:: Text section

Wow, moved by the responses.  I can't tell you how much I appreciate the sentiments (and having a place for self-therapy ).  Yes, his path is certainly not one I would recommend to anyone but I think the common thread is that the college baseball path is strewn with obstacles for every player and life lessons are abundant.

And another baseball irony... our next HS playoff game Tuesday is a 3.5 hour bus ride to the same park where son will be coaching summer college ball.

Pete, so glad you come to this place for your therapy. Please continue to come to help and inspire others. We will be in your shoes next year. Hopefully, I can lean on you and others here for the therapy I will be needing.

As for Alex, yes he is a grinder. But more importantly, he is a great person! Nice job raising a young man of character!

::::

Task 1:
Write out the part of the baseball forum post between "And another baseball" and "summer college ball.", inclusive.
Task 2:
Summarize the baseball forum post in two sentences.
Answer using only the baseball forum post above.

:: Data excerpts

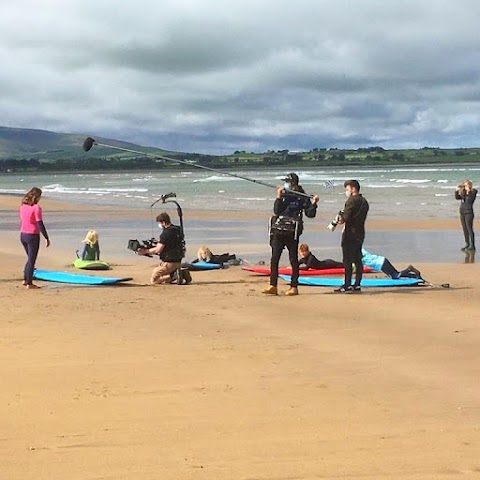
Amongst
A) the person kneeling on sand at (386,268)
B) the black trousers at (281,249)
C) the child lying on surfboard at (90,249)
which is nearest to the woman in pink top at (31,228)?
the child lying on surfboard at (90,249)

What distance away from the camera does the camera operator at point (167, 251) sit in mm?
12062

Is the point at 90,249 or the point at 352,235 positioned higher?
the point at 352,235

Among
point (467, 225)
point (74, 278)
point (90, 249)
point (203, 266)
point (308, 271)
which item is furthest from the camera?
point (467, 225)

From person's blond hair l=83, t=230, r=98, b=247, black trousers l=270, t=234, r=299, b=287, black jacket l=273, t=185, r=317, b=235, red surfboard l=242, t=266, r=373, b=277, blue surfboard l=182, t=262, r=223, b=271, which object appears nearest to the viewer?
black jacket l=273, t=185, r=317, b=235

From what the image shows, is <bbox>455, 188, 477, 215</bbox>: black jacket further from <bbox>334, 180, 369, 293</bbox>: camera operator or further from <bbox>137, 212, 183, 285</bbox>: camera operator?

::::

Solution 1:
And another baseball irony... our next HS playoff game Tuesday is a 3.5 hour bus ride to the same park where son will be coaching summer college ball.

Solution 2:
One writer appreciates the responses and says that the son's path is not one to recommend, though the college baseball path is full of obstacles and life lessons for every player, and that the next high school playoff game is at the same park where the son will coach summer college ball. Another writer urges Pete to keep coming for therapy and to help others, expects to be in the same position next year, and praises Alex as a grinder and a great person.